I have restored a few late 60's USDM vehicles from shells to show cars. It is the soft parts and things that you touch on a regular basis (handles, bolsters, buttons) that are just extremely difficult to reproduce. It might be with 3D printing to duplicate small soft part molds, I don't know. We may have to wait for a post-scarcity world.
Weather stripping is the most difficult, and the NSX has some insanely complicated stripping that will make the $1400 new price seem like they are free if those parts go NLA. This car NOT USABLE without them, it would cost tens of thousands of dollars to recreate them faithfully.

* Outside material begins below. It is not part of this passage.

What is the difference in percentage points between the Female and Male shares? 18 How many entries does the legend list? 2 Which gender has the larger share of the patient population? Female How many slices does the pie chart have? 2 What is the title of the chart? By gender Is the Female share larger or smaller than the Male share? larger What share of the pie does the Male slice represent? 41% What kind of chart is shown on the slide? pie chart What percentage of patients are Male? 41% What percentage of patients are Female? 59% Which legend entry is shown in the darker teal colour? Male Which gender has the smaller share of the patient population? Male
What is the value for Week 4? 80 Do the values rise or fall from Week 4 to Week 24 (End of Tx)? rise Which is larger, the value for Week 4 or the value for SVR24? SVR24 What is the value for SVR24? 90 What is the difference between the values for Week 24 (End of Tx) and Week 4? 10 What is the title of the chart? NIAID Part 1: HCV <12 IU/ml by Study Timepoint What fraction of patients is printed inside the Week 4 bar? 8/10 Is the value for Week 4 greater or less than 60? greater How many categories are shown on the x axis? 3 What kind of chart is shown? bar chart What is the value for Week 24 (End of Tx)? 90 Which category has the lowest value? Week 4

Next are engine and transmission seals. Some of the seals (valve covers, oil pedestal, input shaft?) are NSX specific. They are being reproduced, but they are also on CloseOut on RockAuto, this does not inspire confidence. Gates doesn't plan on restocking the NSX timing belt. The bearings can probably be sourced, but the I haven't looked at the throw out/release bearing.
Handles are the next thing to go, SOS has the interior ones, but the exterior ones will be next along with the latching mechanism. A failed interior latch is a disaster too, the entire door panel card gets ripped out in situ and the door shell gets butchered.

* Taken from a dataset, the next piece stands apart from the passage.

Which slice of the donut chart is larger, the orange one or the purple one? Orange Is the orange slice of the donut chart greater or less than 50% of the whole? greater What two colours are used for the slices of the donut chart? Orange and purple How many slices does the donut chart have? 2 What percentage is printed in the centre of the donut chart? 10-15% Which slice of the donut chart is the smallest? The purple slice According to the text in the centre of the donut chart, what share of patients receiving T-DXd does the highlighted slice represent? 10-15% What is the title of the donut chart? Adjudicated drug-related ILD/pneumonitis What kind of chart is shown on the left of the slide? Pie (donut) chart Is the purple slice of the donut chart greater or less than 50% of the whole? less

Body parts can be fabricated it will just be expensive. Glass can be done too, but it will be expensive and unlikely to fit like OEM.
I'm not sure what to do. I redid a 1965 Mustang in the late '80s and it was heck trying to get all the parts, I redid another one about five years ago and it was simple and cost half as much as nearly everything was reproduced. This was due to painstaking research and recovery of the OEMs for Ford and a surviving population of several hundred thousand units. Even then a lot of fastback parts NOT reproduced because of the extreme cost and small population (~30,000 units).
The big issue I see is that we don't know the Honda suppliers and they tend not to deal with the public when we do. We cannot get support from Alpine or Nippon Seiki. Heck, it would be nice if the OEM of the service mat or car cover showed up and started making some more, they would make a small fortune.
A decade ago Hrant and I had a small run of Ivory and Camel floor mats reproduced, each set cost me about $200/pr and I was able to sell a few at $150. I gave up and swapped out my entire Ivory interior for a black one. Black is easy to deal with.
The retail cost of nearly any part will seem like a deal when it goes NLA.